## Start
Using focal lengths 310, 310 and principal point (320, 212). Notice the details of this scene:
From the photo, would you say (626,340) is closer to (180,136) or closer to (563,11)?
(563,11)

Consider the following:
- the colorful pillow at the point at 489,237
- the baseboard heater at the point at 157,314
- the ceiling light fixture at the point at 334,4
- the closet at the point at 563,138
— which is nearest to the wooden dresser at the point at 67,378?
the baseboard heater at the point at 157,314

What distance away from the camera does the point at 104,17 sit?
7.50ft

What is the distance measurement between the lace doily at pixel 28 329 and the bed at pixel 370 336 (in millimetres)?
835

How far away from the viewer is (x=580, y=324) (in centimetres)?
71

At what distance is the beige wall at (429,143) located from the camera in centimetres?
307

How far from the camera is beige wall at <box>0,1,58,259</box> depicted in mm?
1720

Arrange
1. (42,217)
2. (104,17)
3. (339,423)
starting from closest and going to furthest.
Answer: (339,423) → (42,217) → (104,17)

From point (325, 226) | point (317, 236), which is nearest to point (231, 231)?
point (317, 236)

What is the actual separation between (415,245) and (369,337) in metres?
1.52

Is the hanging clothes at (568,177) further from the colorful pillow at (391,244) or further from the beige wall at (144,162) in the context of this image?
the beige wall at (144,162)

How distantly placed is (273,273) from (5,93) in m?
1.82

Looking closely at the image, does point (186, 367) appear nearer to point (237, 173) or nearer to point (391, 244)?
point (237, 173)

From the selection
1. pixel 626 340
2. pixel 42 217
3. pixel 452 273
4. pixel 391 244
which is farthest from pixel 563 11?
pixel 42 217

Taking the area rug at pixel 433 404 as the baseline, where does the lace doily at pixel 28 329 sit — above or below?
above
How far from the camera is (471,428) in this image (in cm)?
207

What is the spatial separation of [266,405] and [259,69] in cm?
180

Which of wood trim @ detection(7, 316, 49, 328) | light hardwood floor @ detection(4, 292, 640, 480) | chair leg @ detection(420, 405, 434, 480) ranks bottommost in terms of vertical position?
## End
» **What to produce**: Please convert the data above into a numbered list, starting at the line that contains "How distantly placed" and continuing through the final line of the data. Omit any blank lines.

» **Result**:
1. How distantly placed is (273,273) from (5,93) in m?
2. 1.82
3. Looking closely at the image, does point (186, 367) appear nearer to point (237, 173) or nearer to point (391, 244)?
4. point (237, 173)
5. From the selection
6. 1. pixel 626 340
7. 2. pixel 42 217
8. 3. pixel 452 273
9. 4. pixel 391 244
10. which is farthest from pixel 563 11?
11. pixel 42 217
12. Taking the area rug at pixel 433 404 as the baseline, where does the lace doily at pixel 28 329 sit — above or below?
13. above
14. How far from the camera is (471,428) in this image (in cm)?
15. 207
16. What is the spatial separation of [266,405] and [259,69] in cm?
17. 180
18. Which of wood trim @ detection(7, 316, 49, 328) | light hardwood floor @ detection(4, 292, 640, 480) | chair leg @ detection(420, 405, 434, 480) ranks bottommost in terms of vertical position?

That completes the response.